(Source information)
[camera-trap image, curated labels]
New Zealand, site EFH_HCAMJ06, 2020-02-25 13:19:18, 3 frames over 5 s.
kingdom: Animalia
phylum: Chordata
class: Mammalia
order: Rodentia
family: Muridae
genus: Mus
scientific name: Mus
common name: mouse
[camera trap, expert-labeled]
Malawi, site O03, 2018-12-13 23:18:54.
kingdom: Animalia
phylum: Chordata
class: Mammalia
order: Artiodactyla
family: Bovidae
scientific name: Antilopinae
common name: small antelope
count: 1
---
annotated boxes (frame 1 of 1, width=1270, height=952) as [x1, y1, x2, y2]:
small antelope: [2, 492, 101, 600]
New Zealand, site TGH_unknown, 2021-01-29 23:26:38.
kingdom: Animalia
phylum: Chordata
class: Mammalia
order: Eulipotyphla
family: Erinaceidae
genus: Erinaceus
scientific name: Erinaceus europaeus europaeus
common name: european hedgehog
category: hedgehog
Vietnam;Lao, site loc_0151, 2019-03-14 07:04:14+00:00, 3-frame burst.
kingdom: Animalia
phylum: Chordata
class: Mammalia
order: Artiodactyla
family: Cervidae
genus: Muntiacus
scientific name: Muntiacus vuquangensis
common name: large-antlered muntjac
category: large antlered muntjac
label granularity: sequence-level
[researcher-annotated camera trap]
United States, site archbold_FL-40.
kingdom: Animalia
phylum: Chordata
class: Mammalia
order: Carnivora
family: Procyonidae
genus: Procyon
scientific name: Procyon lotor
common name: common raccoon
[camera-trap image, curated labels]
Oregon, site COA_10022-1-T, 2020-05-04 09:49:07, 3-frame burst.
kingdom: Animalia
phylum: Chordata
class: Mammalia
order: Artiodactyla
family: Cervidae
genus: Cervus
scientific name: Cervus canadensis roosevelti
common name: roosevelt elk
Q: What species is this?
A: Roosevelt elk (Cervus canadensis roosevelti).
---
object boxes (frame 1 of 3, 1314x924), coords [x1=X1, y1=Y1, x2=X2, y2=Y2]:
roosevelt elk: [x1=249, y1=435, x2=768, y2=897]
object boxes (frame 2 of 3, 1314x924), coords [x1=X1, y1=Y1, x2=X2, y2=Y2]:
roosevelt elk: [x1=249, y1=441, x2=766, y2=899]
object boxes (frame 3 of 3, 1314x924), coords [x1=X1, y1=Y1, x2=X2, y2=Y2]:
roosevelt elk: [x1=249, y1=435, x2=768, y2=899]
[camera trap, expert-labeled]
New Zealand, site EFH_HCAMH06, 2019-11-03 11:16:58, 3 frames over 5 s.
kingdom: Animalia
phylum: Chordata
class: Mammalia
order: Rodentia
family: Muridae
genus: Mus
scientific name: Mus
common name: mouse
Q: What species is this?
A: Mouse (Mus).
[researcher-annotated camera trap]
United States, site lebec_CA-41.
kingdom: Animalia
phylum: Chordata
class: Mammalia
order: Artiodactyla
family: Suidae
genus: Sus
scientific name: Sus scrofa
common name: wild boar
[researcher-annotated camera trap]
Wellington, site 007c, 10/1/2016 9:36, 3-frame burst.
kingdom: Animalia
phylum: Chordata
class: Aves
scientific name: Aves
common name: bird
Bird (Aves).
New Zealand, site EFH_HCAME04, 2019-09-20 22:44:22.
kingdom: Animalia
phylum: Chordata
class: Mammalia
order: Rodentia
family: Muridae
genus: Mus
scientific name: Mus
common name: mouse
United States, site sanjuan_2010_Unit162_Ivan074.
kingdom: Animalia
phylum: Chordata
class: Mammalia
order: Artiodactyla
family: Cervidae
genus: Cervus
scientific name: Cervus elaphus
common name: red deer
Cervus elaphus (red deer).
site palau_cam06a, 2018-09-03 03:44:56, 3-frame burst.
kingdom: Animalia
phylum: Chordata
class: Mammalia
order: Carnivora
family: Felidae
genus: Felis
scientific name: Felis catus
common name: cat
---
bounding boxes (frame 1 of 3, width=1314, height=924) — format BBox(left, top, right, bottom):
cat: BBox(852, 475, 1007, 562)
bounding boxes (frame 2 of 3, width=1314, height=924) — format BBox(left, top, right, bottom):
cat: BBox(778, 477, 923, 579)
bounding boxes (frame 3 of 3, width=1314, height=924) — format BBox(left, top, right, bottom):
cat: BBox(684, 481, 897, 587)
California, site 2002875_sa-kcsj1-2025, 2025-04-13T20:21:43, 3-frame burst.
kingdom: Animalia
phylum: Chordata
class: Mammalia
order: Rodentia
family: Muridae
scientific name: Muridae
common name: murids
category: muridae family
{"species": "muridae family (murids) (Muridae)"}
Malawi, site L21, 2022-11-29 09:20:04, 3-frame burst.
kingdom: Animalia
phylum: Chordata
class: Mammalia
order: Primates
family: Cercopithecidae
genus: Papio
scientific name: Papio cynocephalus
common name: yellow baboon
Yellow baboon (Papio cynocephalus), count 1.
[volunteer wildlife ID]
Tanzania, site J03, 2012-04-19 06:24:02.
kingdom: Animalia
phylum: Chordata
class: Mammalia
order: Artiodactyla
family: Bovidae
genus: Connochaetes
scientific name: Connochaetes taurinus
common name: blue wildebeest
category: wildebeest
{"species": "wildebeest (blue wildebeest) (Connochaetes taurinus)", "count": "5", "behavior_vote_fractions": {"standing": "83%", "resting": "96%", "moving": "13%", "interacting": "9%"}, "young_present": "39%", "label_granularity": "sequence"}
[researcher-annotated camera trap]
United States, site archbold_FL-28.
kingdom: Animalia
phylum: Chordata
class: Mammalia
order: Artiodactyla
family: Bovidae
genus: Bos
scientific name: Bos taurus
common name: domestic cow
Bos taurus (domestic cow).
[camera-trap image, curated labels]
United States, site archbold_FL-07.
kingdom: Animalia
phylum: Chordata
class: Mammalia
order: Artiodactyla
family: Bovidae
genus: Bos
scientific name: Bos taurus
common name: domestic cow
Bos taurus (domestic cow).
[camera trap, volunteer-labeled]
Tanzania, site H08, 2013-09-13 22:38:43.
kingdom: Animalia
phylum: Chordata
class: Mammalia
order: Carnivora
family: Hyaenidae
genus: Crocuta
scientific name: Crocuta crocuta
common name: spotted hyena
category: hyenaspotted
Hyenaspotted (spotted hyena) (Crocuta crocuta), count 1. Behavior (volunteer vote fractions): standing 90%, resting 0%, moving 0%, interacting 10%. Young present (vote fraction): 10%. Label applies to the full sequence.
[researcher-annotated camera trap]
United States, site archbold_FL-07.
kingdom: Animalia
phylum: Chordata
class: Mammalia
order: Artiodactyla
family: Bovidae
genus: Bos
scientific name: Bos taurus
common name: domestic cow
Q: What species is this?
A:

(Exercise)
Could you return all the data above exactly as it appears?

(Task response)
[camera-trap image, curated labels]
New Zealand, site EFH_HCAMJ06, 2020-02-25 13:19:18, 3 frames over 5 s.
kingdom: Animalia
phylum: Chordata
class: Mammalia
order: Rodentia
family: Muridae
genus: Mus
scientific name: Mus
common name: mouse
[camera trap, expert-labeled]
Malawi, site O03, 2018-12-13 23:18:54.
kingdom: Animalia
phylum: Chordata
class: Mammalia
order: Artiodactyla
family: Bovidae
scientific name: Antilopinae
common name: small antelope
count: 1
---
annotated boxes (frame 1 of 1, width=1270, height=952) as [x1, y1, x2, y2]:
small antelope: [2, 492, 101, 600]
New Zealand, site TGH_unknown, 2021-01-29 23:26:38.
kingdom: Animalia
phylum: Chordata
class: Mammalia
order: Eulipotyphla
family: Erinaceidae
genus: Erinaceus
scientific name: Erinaceus europaeus europaeus
common name: european hedgehog
category: hedgehog
Vietnam;Lao, site loc_0151, 2019-03-14 07:04:14+00:00, 3-frame burst.
kingdom: Animalia
phylum: Chordata
class: Mammalia
order: Artiodactyla
family: Cervidae
genus: Muntiacus
scientific name: Muntiacus vuquangensis
common name: large-antlered muntjac
category: large antlered muntjac
label granularity: sequence-level
[researcher-annotated camera trap]
United States, site archbold_FL-40.
kingdom: Animalia
phylum: Chordata
class: Mammalia
order: Carnivora
family: Procyonidae
genus: Procyon
scientific name: Procyon lotor
common name: common raccoon
[camera-trap image, curated labels]
Oregon, site COA_10022-1-T, 2020-05-04 09:49:07, 3-frame burst.
kingdom: Animalia
phylum: Chordata
class: Mammalia
order: Artiodactyla
family: Cervidae
genus: Cervus
scientific name: Cervus canadensis roosevelti
common name: roosevelt elk
Q: What species is this?
A: Roosevelt elk (Cervus canadensis roosevelti).
---
object boxes (frame 1 of 3, 1314x924), coords [x1=X1, y1=Y1, x2=X2, y2=Y2]:
roosevelt elk: [x1=249, y1=435, x2=768, y2=897]
object boxes (frame 2 of 3, 1314x924), coords [x1=X1, y1=Y1, x2=X2, y2=Y2]:
roosevelt elk: [x1=249, y1=441, x2=766, y2=899]
object boxes (frame 3 of 3, 1314x924), coords [x1=X1, y1=Y1, x2=X2, y2=Y2]:
roosevelt elk: [x1=249, y1=435, x2=768, y2=899]
[camera trap, expert-labeled]
New Zealand, site EFH_HCAMH06, 2019-11-03 11:16:58, 3 frames over 5 s.
kingdom: Animalia
phylum: Chordata
class: Mammalia
order: Rodentia
family: Muridae
genus: Mus
scientific name: Mus
common name: mouse
Q: What species is this?
A: Mouse (Mus).
[researcher-annotated camera trap]
United States, site lebec_CA-41.
kingdom: Animalia
phylum: Chordata
class: Mammalia
order: Artiodactyla
family: Suidae
genus: Sus
scientific name: Sus scrofa
common name: wild boar
[researcher-annotated camera trap]
Wellington, site 007c, 10/1/2016 9:36, 3-frame burst.
kingdom: Animalia
phylum: Chordata
class: Aves
scientific name: Aves
common name: bird
Bird (Aves).
New Zealand, site EFH_HCAME04, 2019-09-20 22:44:22.
kingdom: Animalia
phylum: Chordata
class: Mammalia
order: Rodentia
family: Muridae
genus: Mus
scientific name: Mus
common name: mouse
United States, site sanjuan_2010_Unit162_Ivan074.
kingdom: Animalia
phylum: Chordata
class: Mammalia
order: Artiodactyla
family: Cervidae
genus: Cervus
scientific name: Cervus elaphus
common name: red deer
Cervus elaphus (red deer).
site palau_cam06a, 2018-09-03 03:44:56, 3-frame burst.
kingdom: Animalia
phylum: Chordata
class: Mammalia
order: Carnivora
family: Felidae
genus: Felis
scientific name: Felis catus
common name: cat
---
bounding boxes (frame 1 of 3, width=1314, height=924) — format BBox(left, top, right, bottom):
cat: BBox(852, 475, 1007, 562)
bounding boxes (frame 2 of 3, width=1314, height=924) — format BBox(left, top, right, bottom):
cat: BBox(778, 477, 923, 579)
bounding boxes (frame 3 of 3, width=1314, height=924) — format BBox(left, top, right, bottom):
cat: BBox(684, 481, 897, 587)
California, site 2002875_sa-kcsj1-2025, 2025-04-13T20:21:43, 3-frame burst.
kingdom: Animalia
phylum: Chordata
class: Mammalia
order: Rodentia
family: Muridae
scientific name: Muridae
common name: murids
category: muridae family
{"species": "muridae family (murids) (Muridae)"}
Malawi, site L21, 2022-11-29 09:20:04, 3-frame burst.
kingdom: Animalia
phylum: Chordata
class: Mammalia
order: Primates
family: Cercopithecidae
genus: Papio
scientific name: Papio cynocephalus
common name: yellow baboon
Yellow baboon (Papio cynocephalus), count 1.
[volunteer wildlife ID]
Tanzania, site J03, 2012-04-19 06:24:02.
kingdom: Animalia
phylum: Chordata
class: Mammalia
order: Artiodactyla
family: Bovidae
genus: Connochaetes
scientific name: Connochaetes taurinus
common name: blue wildebeest
category: wildebeest
{"species": "wildebeest (blue wildebeest) (Connochaetes taurinus)", "count": "5", "behavior_vote_fractions": {"standing": "83%", "resting": "96%", "moving": "13%", "interacting": "9%"}, "young_present": "39%", "label_granularity": "sequence"}
[researcher-annotated camera trap]
United States, site archbold_FL-28.
kingdom: Animalia
phylum: Chordata
class: Mammalia
order: Artiodactyla
family: Bovidae
genus: Bos
scientific name: Bos taurus
common name: domestic cow
Bos taurus (domestic cow).
[camera-trap image, curated labels]
United States, site archbold_FL-07.
kingdom: Animalia
phylum: Chordata
class: Mammalia
order: Artiodactyla
family: Bovidae
genus: Bos
scientific name: Bos taurus
common name: domestic cow
Bos taurus (domestic cow).
[camera trap, volunteer-labeled]
Tanzania, site H08, 2013-09-13 22:38:43.
kingdom: Animalia
phylum: Chordata
class: Mammalia
order: Carnivora
family: Hyaenidae
genus: Crocuta
scientific name: Crocuta crocuta
common name: spotted hyena
category: hyenaspotted
Hyenaspotted (spotted hyena) (Crocuta crocuta), count 1. Behavior (volunteer vote fractions): standing 90%, resting 0%, moving 0%, interacting 10%. Young present (vote fraction): 10%. Label applies to the full sequence.
[researcher-annotated camera trap]
United States, site archbold_FL-07.
kingdom: Animalia
phylum: Chordata
class: Mammalia
order: Artiodactyla
family: Bovidae
genus: Bos
scientific name: Bos taurus
common name: domestic cow
Q: What species is this?
A:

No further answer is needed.